As he left the place behind him, he found himself saying that he had received his first and last invitation to visit Green Fancy.
Peter drove slowly, carefully over the road down the mountain, in direct contrast to the heedless rush of the belated "washer."
Responding to a sudden impulse, Barnes lowered one of the side-seats in the tonneau and moved closer to the driver. By leaning forward he was in a position to speak through the window at Peter's back.
"Pretty bad going, isn't it?" he ventured.
"Bad enough in the daytime," said Peter, without taking his eyes from the road, "but something fierce at night."
"I suppose you've been over it so often, however, that you know every crook and turn."
"I know 'em well enough not to get gay with 'em," said Peter.
"How long have you been driving for Mr. Curtis?"
"Ever since he come up here, more'n two years ago. I used to drive the station bus fer the hotel down below Spanish Falls. He stayed there while he was buildin'. Guess I'm going to get the G. B. 'fore long, though."
His listener started. "You don't say so!
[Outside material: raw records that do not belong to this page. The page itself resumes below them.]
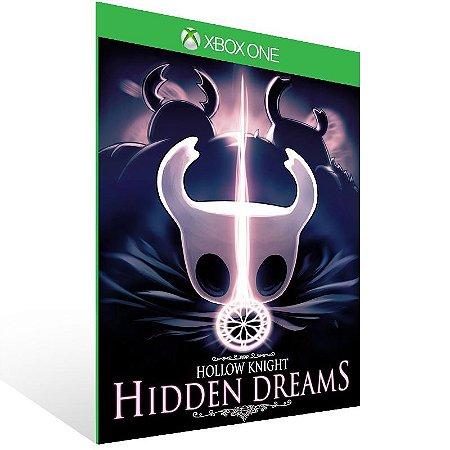 Hollow Knight Edição Coração Vazio - Xbox One Live Mídia Digital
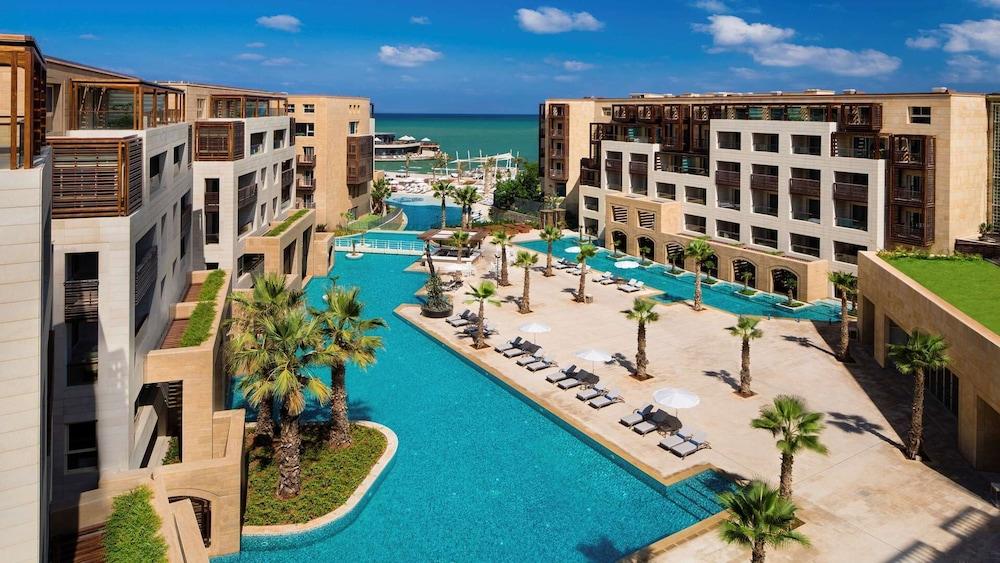 Hotel Kempinski Summerland Hotel & Resort Beirut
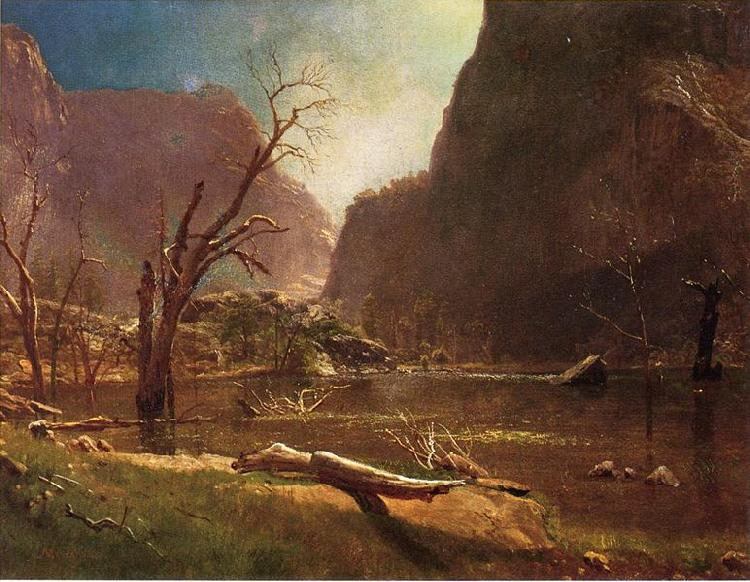 Albert Bierstadt Hetch Hetchy Valley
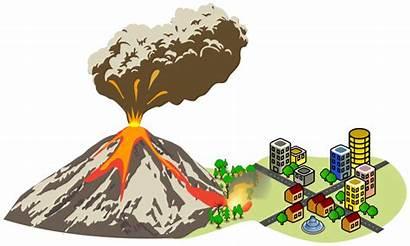 Volcano Clipart Erupting Eruption Near Geology Transparent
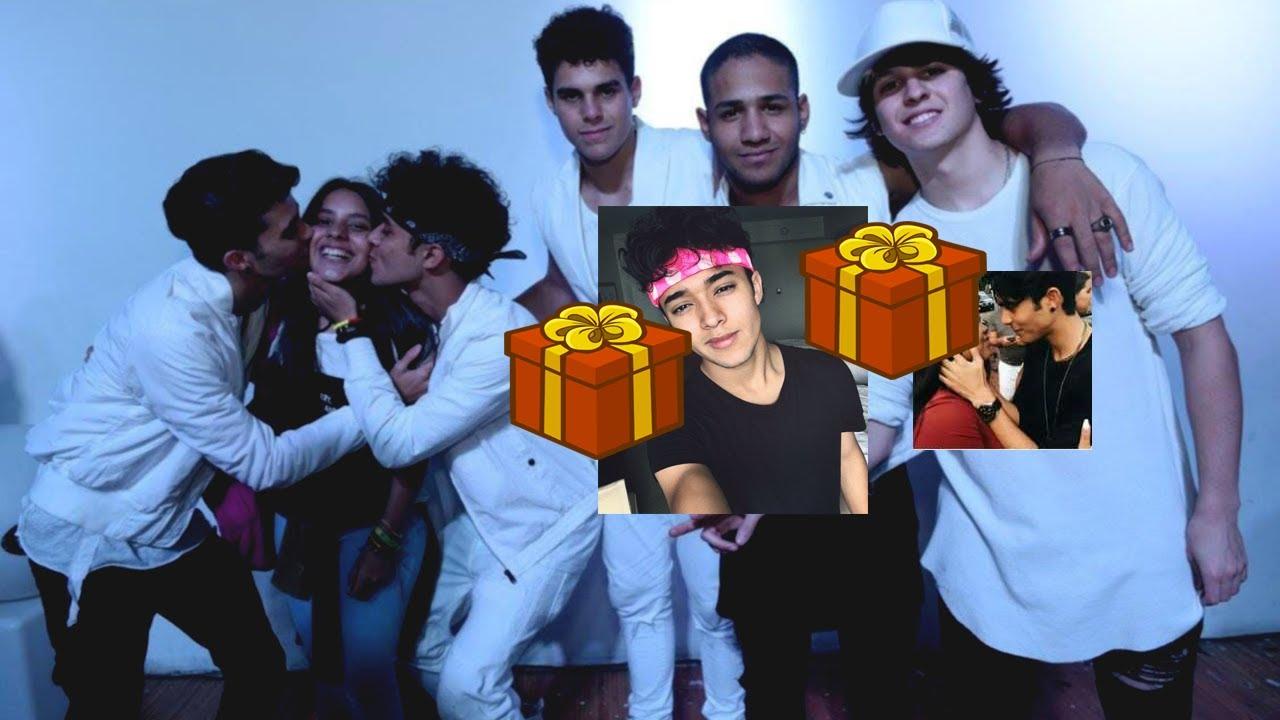 Regalo de mi novia my girlfriend039s gift - 3 8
Cutting down expenses?"
"Not so's you could notice it," growled Peter. "Seems that he's gettin'
a new car an' wants an expert machinist to take hold of it from the start. I was good enough to fiddle around with this second-hand pile o'
junk an' the Buick he had last year, but I ain't qualified to handle this here twin-six Packard he's expectin', so he says. I guess they's been some influence used against me, if the truth was known. This new sec'etary he's got cain't stummick me."
"Why don't you see Mr. Curtis and demand--" "SEE him?" snorted Peter.
"Might as well try to see Napoleon Bonyparte. Didn't you know he was a sick man?"
"Certainly. But he isn't so ill that he can't attend to business, is he?"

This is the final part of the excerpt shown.